You will get to witness every great achievement of humanity that is to come, you'll see things that we can barely even comprehend as possible at the moment, you might even see us all leave the planet and head out into the stars.
That's the good bit, the bad bit is, well, everything else.
For a start, there's the obvious issue of having to watch all of your friends and loved ones whither and die. Over and over again. Forever. We've discussed how marriage can increase your lifespan, but what would immortality do to your perspective of the whole thing? The person you commit 50 years of your life to, their whole life, will be no more significant to you than a drunken fumble in a nightclub.

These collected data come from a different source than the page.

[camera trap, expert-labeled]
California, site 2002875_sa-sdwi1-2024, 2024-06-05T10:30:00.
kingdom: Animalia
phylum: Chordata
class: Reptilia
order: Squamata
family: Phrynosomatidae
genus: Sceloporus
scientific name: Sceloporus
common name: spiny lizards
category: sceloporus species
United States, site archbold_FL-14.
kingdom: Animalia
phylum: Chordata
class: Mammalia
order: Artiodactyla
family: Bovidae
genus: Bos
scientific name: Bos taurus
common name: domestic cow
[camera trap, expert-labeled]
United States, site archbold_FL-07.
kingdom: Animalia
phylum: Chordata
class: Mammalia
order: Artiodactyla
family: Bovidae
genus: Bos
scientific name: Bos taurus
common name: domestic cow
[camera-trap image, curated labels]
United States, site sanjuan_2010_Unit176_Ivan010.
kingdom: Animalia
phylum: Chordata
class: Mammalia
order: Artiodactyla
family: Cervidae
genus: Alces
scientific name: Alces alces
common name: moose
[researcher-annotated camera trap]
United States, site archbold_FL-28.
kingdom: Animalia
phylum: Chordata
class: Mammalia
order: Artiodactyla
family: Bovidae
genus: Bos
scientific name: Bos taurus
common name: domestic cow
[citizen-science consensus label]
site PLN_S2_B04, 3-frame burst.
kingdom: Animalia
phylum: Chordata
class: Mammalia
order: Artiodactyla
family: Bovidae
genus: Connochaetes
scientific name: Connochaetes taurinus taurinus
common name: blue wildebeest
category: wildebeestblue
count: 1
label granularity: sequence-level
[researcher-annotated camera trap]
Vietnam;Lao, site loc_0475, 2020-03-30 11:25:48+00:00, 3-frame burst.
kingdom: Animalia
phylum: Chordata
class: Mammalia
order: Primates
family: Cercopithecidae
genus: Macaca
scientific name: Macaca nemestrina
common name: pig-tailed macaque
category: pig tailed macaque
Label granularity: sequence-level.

What about work? You're not going to be able to hit 60 and spend the rest of time tending to your prize begonias on a state pension, if you want food to eat and a roof over your head then you're going to have to work and earn forever. But hey, having all the time in the world to see, do and experience everything should make up for it, right?
Well, not exactly. If you have literally forever to get your bucket list done, where's the impetus to do any of it? More to the point, why don't you do it all now, in your ordinary mortal life? Because you're too busy, too poor, too tired - those things might still be there if you're immortal.
Then, of course, there is the psychological phenomenon that time seems to speed up the older we get. When you were a kid, I bet the summer holidays felt like an age, now you can feel as though you've blinked and another birthday has flown by. As you hit your 100th, 1,000th, 1,000,000th birthdays, time will lose all meaning and you will slowly begin to lose your mind.